Thousands of protesters have packed Amsterdam’s streets in opposition to the government-imposed COVID-19 restrictions and vaccination campaign as virus infections hit a new record.
Authorities were granted stop and search powers at several locations across the city and scores of riot police vans patrolled neighbourhoods where the demonstrators marched with banners and yellow umbrellas.
Regular protests against COVID measures are held across the country and Sunday’s large gathering was joined by farmers who drove to the capital and parked tractors along the central Museum Square.

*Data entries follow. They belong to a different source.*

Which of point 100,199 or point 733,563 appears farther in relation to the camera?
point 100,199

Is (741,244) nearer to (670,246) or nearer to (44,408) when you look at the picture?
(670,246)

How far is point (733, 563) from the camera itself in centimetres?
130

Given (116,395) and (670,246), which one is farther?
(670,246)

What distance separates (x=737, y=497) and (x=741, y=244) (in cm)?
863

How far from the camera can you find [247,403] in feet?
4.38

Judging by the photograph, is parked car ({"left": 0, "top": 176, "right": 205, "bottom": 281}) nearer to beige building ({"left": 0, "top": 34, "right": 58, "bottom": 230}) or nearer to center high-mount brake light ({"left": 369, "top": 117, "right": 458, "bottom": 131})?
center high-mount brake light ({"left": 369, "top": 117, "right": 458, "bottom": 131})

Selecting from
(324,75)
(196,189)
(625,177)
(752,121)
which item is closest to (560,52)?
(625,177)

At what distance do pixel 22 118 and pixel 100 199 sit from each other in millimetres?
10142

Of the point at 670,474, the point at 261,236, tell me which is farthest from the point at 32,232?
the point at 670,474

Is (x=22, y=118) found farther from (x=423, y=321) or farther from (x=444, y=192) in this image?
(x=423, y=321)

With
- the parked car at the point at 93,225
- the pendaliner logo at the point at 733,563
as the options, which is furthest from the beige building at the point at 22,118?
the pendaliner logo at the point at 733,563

The crowd played music, chanted anti-government slogans and then marched along thoroughfares, blocking traffic.
Al Jazeera’s Step Vassen said while the mood at the rally was “quite heated”, the protests were peaceful.
“There’s a wide range of people against government measures and a general distrust of politics,” she said.
“A lot of people are now not obeying the rules and are violating many of the rules that are still in place.”
During the march, police separated a small group of anti-fascist protesters and moved them on by bus to a different location.
Dutch radical right-wing groups often join demonstrations against COVID-19 restrictions, and police wanted to make sure there was no confrontation with anti-fascist activists.
The Netherlands had one of Europe’s toughest lockdowns for a month through the end-of-year holidays.
Amid growing public opposition, Prime Minister Mark Rutte on Friday announced the reopening of stores, hairdressers and gyms, partially lifting a lockdown despite record numbers of new COVID-19 cases.
Infections reached another record high above 36,000 on Sunday, data published by the Netherlands Institute for Health (RIVM) showed. The Netherlands has recorded more than 3.5 million infections and 21,000 deaths since the start of the pandemic.
Rutte’s government ordered the lockdown in mid-December as a wave of the Delta variant forced the health system to cancel all but the most urgent care and it appeared rising Omicron cases would overwhelm it.
Non-essential stores, hairdressers, beauty salons and other service providers were allowed to reopen on Saturday under strict conditions.
Bars, restaurants and cultural venues have been instructed to remain closed until at least January 25 due to uncertainty about how the Omicron wave will affect hospital capacity.